The Kung-Fu Panda story I probably do not need to describe again: 3D classification. It was just silly, and it is good to see that important reform.

The paid parental leave reform was championed by the Minister for Small Business. Getting rid of that penalty is, again, taking away these processes that do not add value, get in the way and make life harder for small business. That is what we believe in.

And what about ACMA? Previously ACMA had to investigate every single complaint no matter how absurd or dated. I have seen some of those complaints, and they can be absurd and dated. It is very good that there is now discretion around whether or not to proceed with complaints.

It is a terrific initiative by the member for Mitchell to move this motion, and I commend it to the House.

11:51 am

Photo of Julie OwensJulie Owens (Parramatta, Australian Labor Party, Shadow Parliamentary Secretary for Small Business) Share this | | Hansard source

It is really clear from listening to the Liberal Party for the last week or so that they are trying to build a story that the Liberal Party is the great deregulator and the Labor government in its day was the great regulator. I want to deal with both of those untruths now. For a start, figures—provided by the Department of Finance and Deregulation, by the way, in case you do not want to believe them—show that the net increase in legislative instruments was higher under the last two years of the Howard government than it was under the Labor government for its entire term. It was higher under Howard in 2006 and 2007 than it was under the Labor government.

**Stored rows**:
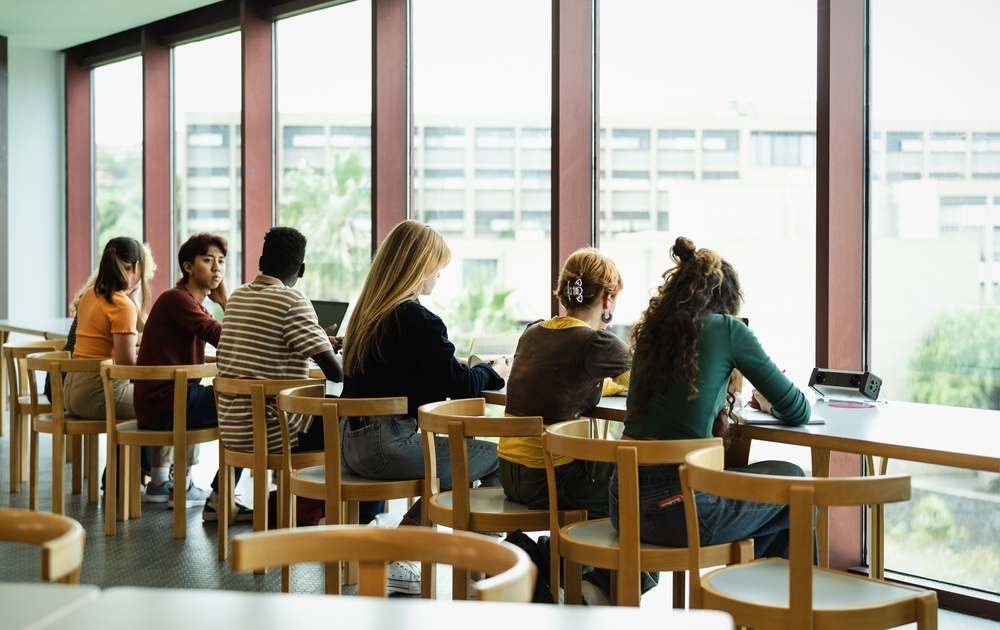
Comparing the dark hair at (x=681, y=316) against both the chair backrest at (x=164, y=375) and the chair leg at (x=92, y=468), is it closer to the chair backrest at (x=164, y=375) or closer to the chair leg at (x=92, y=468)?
the chair backrest at (x=164, y=375)

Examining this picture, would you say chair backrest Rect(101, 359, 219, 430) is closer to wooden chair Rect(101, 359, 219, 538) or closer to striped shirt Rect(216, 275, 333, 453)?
wooden chair Rect(101, 359, 219, 538)

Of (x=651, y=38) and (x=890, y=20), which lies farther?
(x=651, y=38)

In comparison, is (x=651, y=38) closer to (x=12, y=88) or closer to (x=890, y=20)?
(x=890, y=20)

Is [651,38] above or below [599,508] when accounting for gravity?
above

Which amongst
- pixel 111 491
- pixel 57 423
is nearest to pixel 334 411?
pixel 111 491

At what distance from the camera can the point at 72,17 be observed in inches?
275

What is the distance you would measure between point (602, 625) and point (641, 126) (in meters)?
3.56

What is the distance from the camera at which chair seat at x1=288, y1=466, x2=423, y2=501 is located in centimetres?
302

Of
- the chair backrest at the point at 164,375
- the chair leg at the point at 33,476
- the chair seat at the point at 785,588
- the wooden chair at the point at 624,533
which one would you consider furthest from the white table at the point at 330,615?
the chair leg at the point at 33,476

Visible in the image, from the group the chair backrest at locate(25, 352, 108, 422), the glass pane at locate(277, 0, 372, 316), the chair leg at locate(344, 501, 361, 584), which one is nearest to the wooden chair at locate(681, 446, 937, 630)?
the chair leg at locate(344, 501, 361, 584)

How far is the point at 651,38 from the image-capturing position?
4.34 metres

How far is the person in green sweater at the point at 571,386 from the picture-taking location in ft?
9.06

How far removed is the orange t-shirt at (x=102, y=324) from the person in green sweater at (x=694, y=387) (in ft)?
9.14

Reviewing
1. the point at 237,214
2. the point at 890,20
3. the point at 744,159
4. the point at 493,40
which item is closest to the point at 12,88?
the point at 237,214
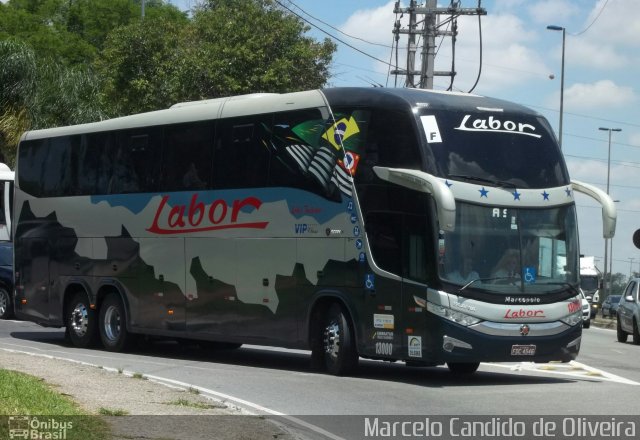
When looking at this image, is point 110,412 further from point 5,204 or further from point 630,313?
point 5,204

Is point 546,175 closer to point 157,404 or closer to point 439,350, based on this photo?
point 439,350

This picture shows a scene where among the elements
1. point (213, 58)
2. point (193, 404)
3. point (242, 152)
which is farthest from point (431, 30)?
point (193, 404)

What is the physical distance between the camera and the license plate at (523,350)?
51.7ft

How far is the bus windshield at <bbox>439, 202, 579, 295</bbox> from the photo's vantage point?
15656 millimetres

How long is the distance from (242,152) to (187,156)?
60.5 inches

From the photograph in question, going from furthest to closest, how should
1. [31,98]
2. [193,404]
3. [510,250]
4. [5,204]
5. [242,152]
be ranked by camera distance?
[31,98] < [5,204] < [242,152] < [510,250] < [193,404]

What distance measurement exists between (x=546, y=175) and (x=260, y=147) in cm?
449

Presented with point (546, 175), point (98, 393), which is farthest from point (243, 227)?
point (98, 393)

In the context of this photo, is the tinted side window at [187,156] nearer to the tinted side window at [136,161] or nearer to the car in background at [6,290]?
the tinted side window at [136,161]

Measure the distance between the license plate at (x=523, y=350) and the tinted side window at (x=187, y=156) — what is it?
20.2 ft

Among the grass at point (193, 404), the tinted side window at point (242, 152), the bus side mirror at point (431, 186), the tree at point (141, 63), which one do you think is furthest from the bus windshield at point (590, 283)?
the grass at point (193, 404)

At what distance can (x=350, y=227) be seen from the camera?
16.7 metres

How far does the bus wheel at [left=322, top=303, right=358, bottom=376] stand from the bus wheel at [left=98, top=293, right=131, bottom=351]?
5.62m

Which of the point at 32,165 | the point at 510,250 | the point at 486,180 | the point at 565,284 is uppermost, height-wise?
the point at 32,165
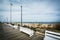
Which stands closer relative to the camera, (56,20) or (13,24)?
(56,20)

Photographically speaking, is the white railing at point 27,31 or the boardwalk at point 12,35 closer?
the boardwalk at point 12,35

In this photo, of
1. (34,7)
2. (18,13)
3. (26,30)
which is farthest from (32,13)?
(26,30)

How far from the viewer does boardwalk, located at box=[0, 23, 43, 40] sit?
2.21 meters

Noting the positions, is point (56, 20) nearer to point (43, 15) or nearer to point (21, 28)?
point (43, 15)

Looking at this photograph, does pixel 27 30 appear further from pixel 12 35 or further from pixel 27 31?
pixel 12 35

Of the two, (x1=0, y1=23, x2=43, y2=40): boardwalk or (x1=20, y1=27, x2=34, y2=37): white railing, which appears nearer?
(x1=0, y1=23, x2=43, y2=40): boardwalk

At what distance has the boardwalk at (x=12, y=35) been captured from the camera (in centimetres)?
221

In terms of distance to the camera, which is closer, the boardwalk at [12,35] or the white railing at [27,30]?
the boardwalk at [12,35]

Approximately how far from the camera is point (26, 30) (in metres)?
2.38

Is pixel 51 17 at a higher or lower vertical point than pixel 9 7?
lower

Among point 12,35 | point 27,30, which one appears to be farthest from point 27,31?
point 12,35

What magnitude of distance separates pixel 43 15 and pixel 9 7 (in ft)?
2.33

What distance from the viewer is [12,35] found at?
90.1 inches

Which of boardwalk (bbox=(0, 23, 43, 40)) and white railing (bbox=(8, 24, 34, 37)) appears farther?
white railing (bbox=(8, 24, 34, 37))
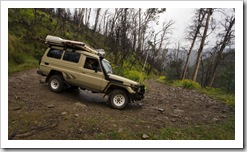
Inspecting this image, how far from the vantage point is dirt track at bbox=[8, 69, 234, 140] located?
200 inches

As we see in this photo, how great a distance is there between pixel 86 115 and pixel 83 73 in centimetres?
220

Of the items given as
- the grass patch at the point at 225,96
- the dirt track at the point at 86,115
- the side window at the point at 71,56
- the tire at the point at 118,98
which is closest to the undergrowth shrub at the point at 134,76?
the grass patch at the point at 225,96

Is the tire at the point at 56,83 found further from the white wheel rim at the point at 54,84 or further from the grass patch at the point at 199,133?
the grass patch at the point at 199,133

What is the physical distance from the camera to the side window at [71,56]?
796cm

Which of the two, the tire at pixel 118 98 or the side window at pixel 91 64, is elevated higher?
the side window at pixel 91 64

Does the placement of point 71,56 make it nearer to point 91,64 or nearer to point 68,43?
point 68,43

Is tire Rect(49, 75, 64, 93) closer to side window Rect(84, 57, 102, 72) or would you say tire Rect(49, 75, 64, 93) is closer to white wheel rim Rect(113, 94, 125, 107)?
side window Rect(84, 57, 102, 72)

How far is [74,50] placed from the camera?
8.06 metres

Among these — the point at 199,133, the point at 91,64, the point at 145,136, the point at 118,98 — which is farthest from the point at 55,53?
the point at 199,133

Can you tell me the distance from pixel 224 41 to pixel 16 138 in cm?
1957

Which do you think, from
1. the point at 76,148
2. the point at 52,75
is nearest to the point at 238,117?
the point at 76,148

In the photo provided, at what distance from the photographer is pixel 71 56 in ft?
26.4

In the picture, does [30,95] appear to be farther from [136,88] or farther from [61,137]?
[136,88]

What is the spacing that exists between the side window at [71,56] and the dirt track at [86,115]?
62.3 inches
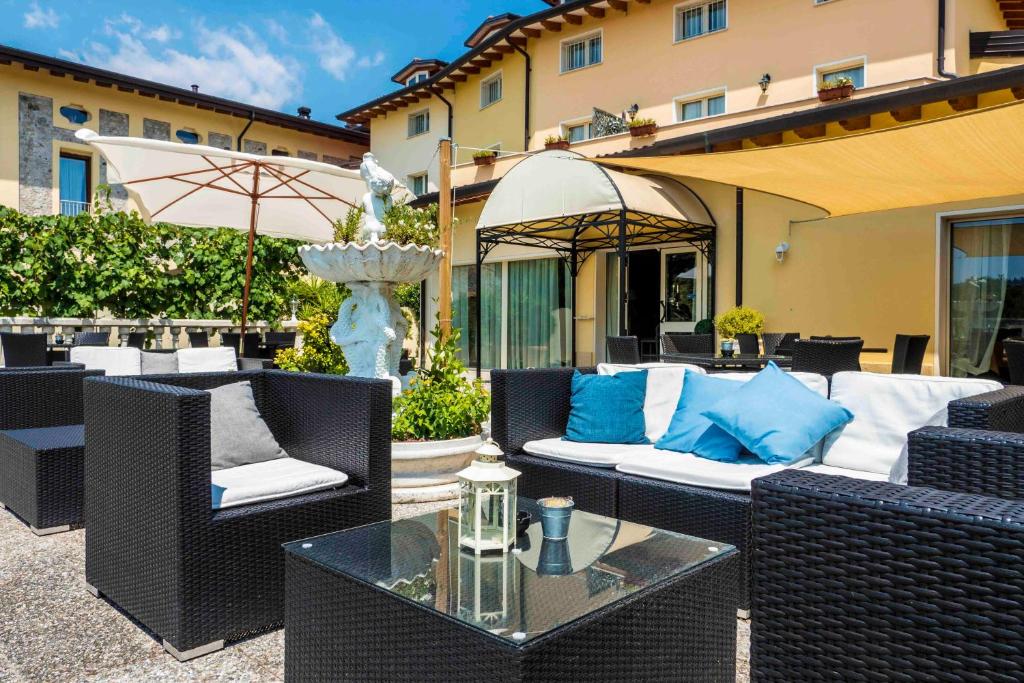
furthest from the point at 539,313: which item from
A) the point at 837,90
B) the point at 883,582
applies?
the point at 883,582

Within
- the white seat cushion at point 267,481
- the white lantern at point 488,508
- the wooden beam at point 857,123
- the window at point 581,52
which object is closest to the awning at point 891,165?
the wooden beam at point 857,123

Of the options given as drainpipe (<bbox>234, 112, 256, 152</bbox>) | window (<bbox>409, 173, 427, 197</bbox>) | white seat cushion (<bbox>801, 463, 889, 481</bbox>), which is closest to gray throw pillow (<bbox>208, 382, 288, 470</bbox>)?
white seat cushion (<bbox>801, 463, 889, 481</bbox>)

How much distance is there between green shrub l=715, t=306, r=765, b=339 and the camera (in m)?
8.34

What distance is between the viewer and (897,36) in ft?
29.0

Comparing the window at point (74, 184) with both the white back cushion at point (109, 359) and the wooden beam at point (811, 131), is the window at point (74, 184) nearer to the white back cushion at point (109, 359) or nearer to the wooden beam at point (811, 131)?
the white back cushion at point (109, 359)

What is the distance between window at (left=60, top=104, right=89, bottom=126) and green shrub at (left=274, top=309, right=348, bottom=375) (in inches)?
539

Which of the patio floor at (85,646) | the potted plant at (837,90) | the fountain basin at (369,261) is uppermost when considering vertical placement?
the potted plant at (837,90)

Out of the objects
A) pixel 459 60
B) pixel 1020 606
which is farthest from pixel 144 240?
pixel 1020 606

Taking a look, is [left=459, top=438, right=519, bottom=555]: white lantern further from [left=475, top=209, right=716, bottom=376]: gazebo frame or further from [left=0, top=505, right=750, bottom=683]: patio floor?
[left=475, top=209, right=716, bottom=376]: gazebo frame

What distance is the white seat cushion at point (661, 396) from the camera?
372cm

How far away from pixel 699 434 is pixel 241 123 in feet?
62.7

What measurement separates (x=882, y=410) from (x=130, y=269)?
1176cm

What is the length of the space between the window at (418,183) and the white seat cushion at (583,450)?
45.6 feet

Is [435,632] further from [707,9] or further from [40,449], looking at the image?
[707,9]
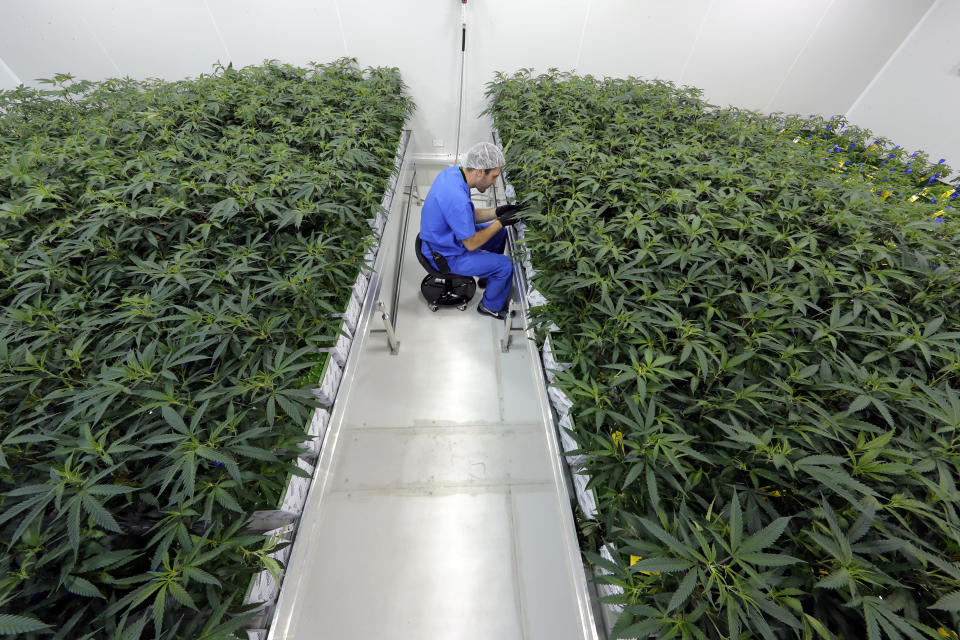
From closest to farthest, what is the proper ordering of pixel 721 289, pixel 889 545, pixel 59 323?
pixel 889 545 < pixel 59 323 < pixel 721 289

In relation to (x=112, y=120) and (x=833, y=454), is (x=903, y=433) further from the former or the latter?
(x=112, y=120)

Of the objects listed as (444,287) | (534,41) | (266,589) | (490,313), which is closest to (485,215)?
(444,287)

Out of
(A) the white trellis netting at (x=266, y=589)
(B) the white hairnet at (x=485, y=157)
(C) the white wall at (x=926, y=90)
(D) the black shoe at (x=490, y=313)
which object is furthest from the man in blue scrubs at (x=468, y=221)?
(C) the white wall at (x=926, y=90)

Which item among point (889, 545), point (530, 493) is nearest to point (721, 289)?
point (889, 545)

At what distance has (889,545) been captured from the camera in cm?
68

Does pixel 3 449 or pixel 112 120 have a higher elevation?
pixel 112 120

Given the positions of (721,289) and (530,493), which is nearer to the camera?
(721,289)

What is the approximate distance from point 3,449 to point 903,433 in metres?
2.26

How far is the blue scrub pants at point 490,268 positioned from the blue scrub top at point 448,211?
0.15m

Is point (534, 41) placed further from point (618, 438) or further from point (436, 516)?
point (436, 516)

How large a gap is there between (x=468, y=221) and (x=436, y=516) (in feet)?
5.53

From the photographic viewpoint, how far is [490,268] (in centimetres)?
243

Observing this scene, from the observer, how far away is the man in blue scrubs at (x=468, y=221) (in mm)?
2090

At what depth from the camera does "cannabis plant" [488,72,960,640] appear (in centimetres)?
69
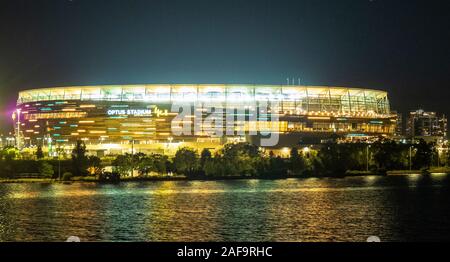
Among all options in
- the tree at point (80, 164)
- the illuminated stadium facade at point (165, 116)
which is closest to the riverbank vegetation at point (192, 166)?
the tree at point (80, 164)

**Exercise**:
Answer the following from the debate excerpt:
1. Who championed the paid parental leave reform?
2. What did ACMA previously have to do with every complaint?
3. Which department provided the figures on legislative instruments?
The items have no connection to the debate excerpt.

**The completed task**:
1. The Minister for Small Business.
2. Investigate every single complaint, no matter how absurd or dated.
3. The Department of Finance and Deregulation.